EXCERPT:
+ + + + + + +

This conclusion became the starting point for the Leninist theory of revolution. Lenin ruefully concluded that ”false consciousness” and ideological corruption had forever removed the revolutionary potential of the working class. As he says:
The history of all countries shows that the working class, exclusively by its own efforts, is able to develop only trade union consciousness, i.e., the conviction that it is necessary to combine in unions, fight the employers, and strive to compel the government to pass necessary labor legislation, etc.
Since there can be no talk of an independent ideology formulated by the working masses themselves in the process of their movement, the only choice is—either bourgeois or socialist ideology.
This left the Leninists with a dilemma; if workers could not develop a revolutionary class consciousness on their own, how then were they ever to attain it and thus make the revolution? Lenin’s answer was simple—the workers would obtain their revolutionary consciousness by having it brought to them by a dedicated core of communist theorists, by what he called “professional revolutionaries, irrespective of whether they have developed from among students or working men”.
This is the basis for the “Marxist-Leninist Party”, the elite cadre of trained dialectical materialists who interpret the economic laws which govern human society and who train the “backward sections of the masses” in these insights, all the while protecting them from “demagogues” who would lead them astray into the path of “false consciousness”. The Leninist parties do not aim to interpret the working class’s ideology—rather, they aim to create and control it. Thus the slogan of the Revolutionary Communist Party; “Create public opinion, seize power!”

+ + + + + + +

DATA RECORDS:
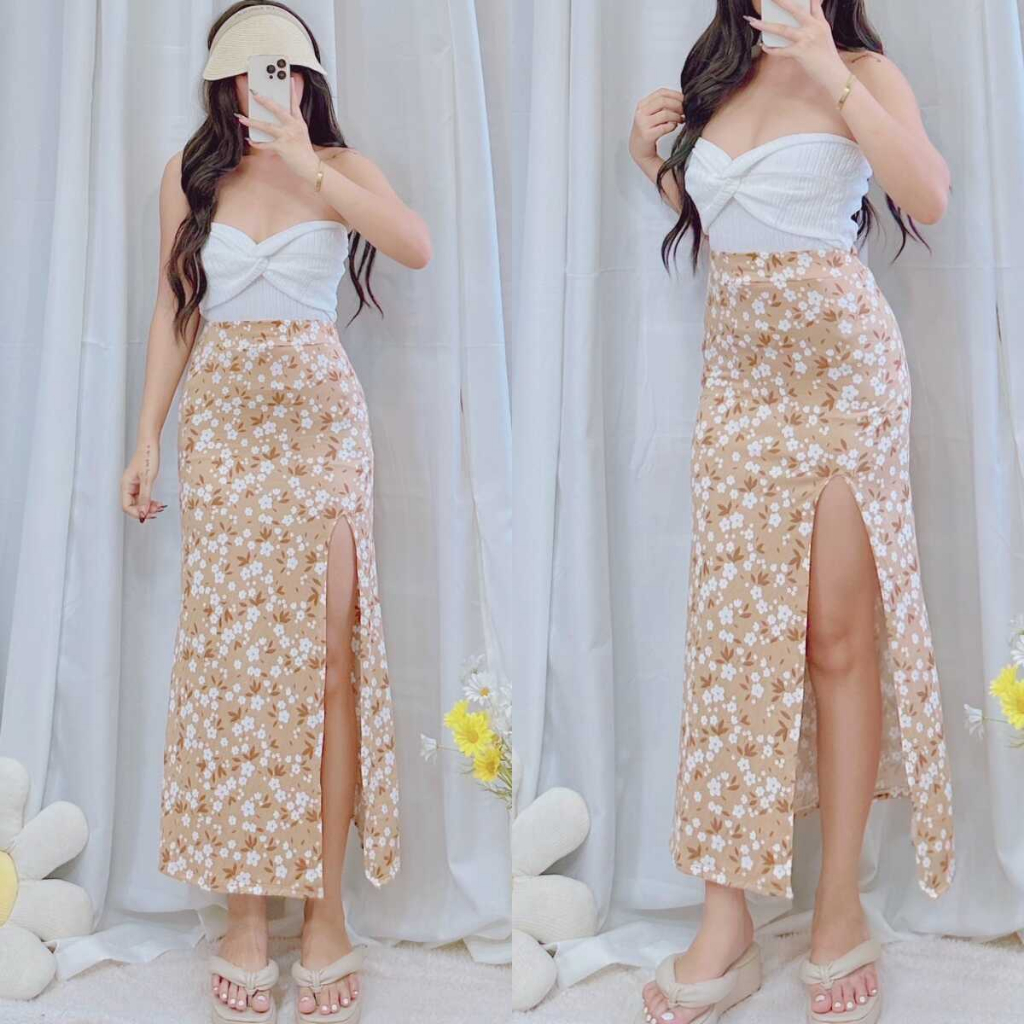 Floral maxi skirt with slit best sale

+ + + + + + +

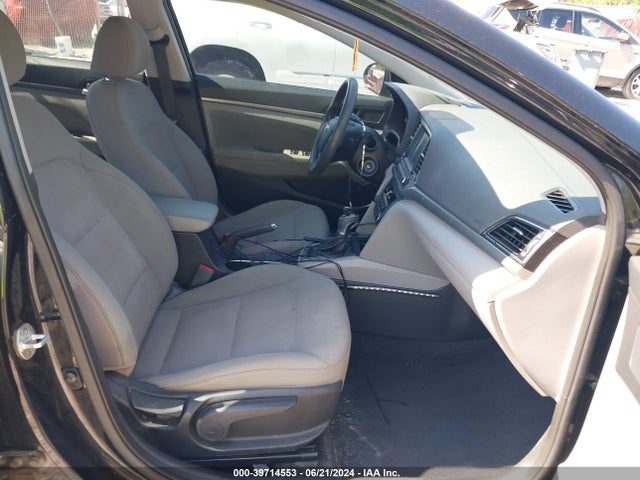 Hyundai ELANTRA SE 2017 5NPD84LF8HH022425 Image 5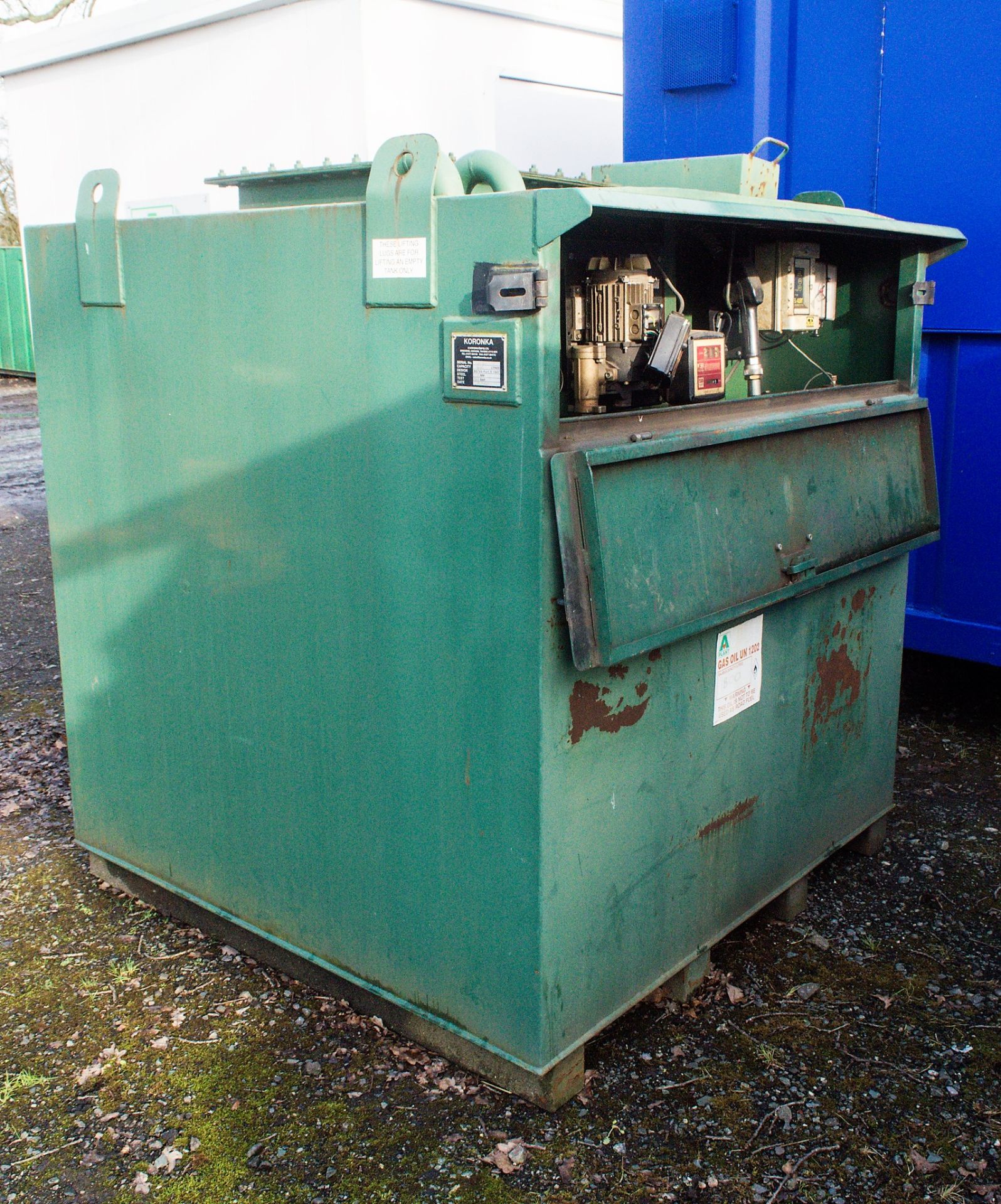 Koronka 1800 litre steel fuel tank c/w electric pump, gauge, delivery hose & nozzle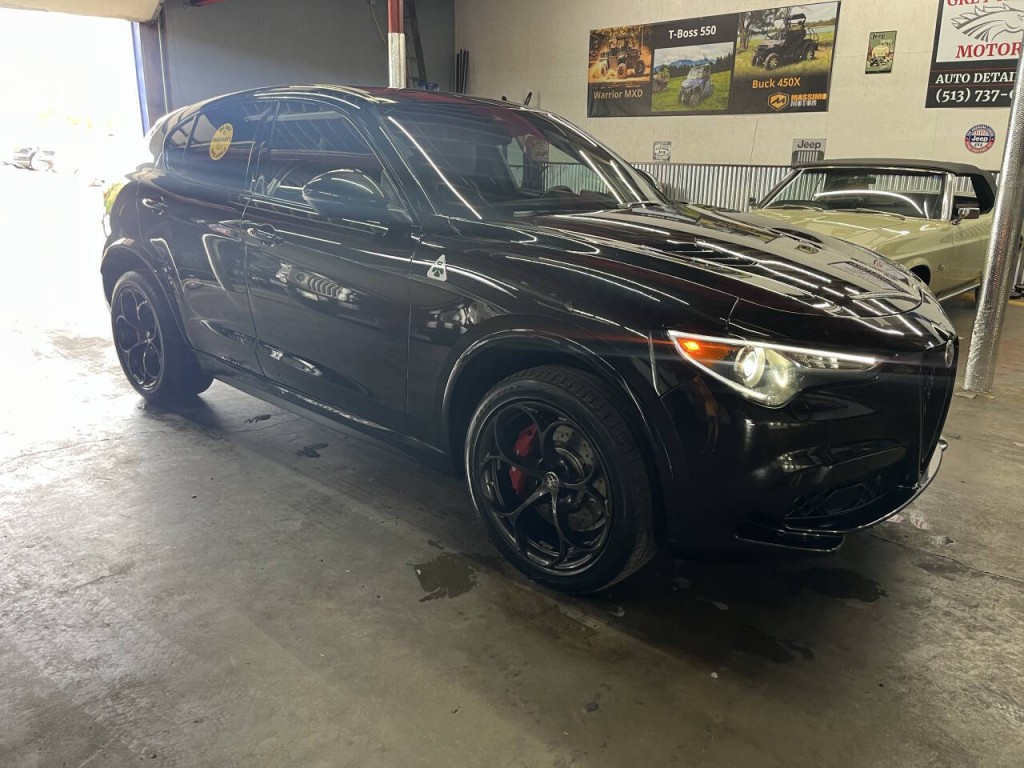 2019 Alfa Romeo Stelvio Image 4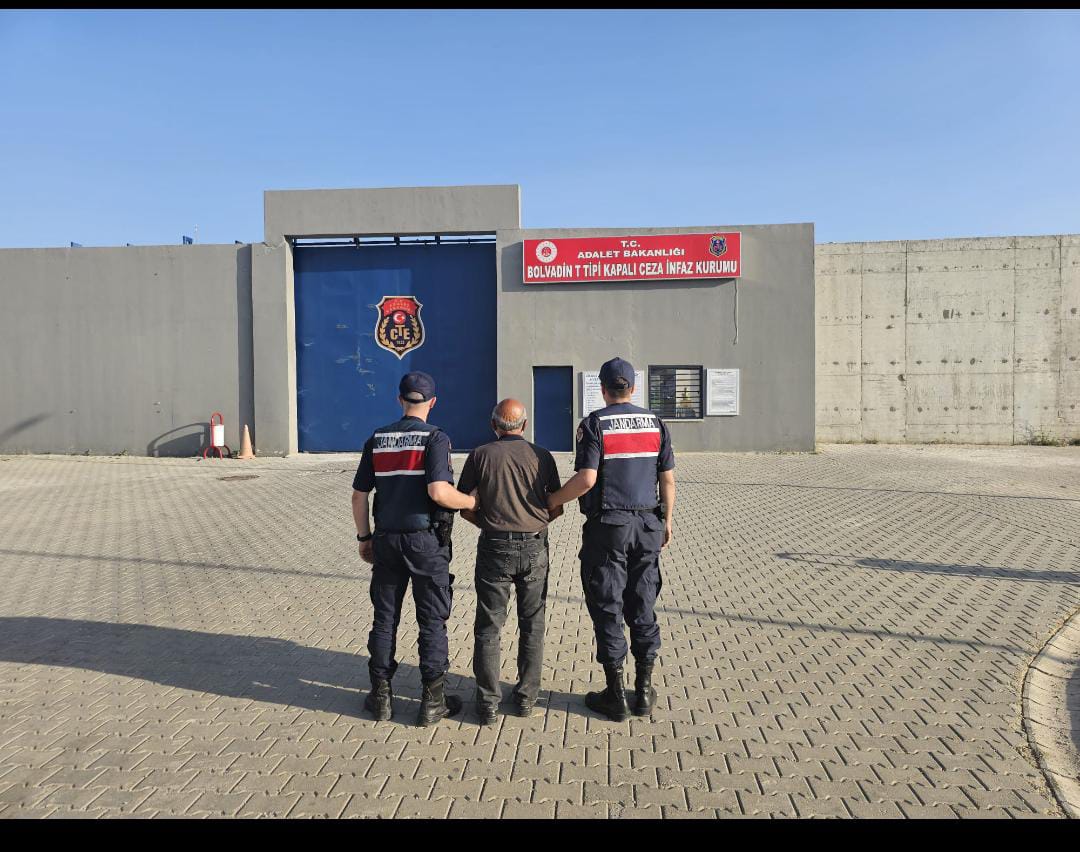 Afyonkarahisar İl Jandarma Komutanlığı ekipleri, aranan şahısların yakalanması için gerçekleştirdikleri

+ + + + + + +

ASSIGNMENT A: Translate the following sentence from the Leninist theory passage into Spanish: "The Leninist parties do not aim to interpret the working class’s ideology—rather, they aim to create and control it."
ASSIGNMENT B: Summarize the Leninist theory passage in two sentences.
ASSIGNMENT C: Rewrite the paragraph of the Leninist theory passage that begins "This is the basis for the" as a short bulleted list that keeps its main facts.

ANSWER BOX A: Los partidos leninistas no pretenden interpretar la ideología de la clase obrera; más bien, pretenden crearla y controlarla.

ANSWER BOX B: Lenin concluded that the working class, by its own efforts, could develop only trade union consciousness and had lost its revolutionary potential. His answer was that a dedicated core of professional revolutionaries would bring revolutionary consciousness to the workers, and this became the basis for a Marxist-Leninist Party that aims to create and control working-class ideology rather than interpret it.

ANSWER BOX C:
- The idea of professional revolutionaries is the basis for the "Marxist-Leninist Party," an elite cadre of trained dialectical materialists.
- This cadre interprets the economic laws that govern human society and trains the "backward sections of the masses" in these insights.
- It protects the masses from "demagogues" who would lead them into "false consciousness."
- Leninist parties aim to create and control the working class's ideology, not to interpret it.
- The Revolutionary Communist Party's slogan expresses this: "Create public opinion, seize power!"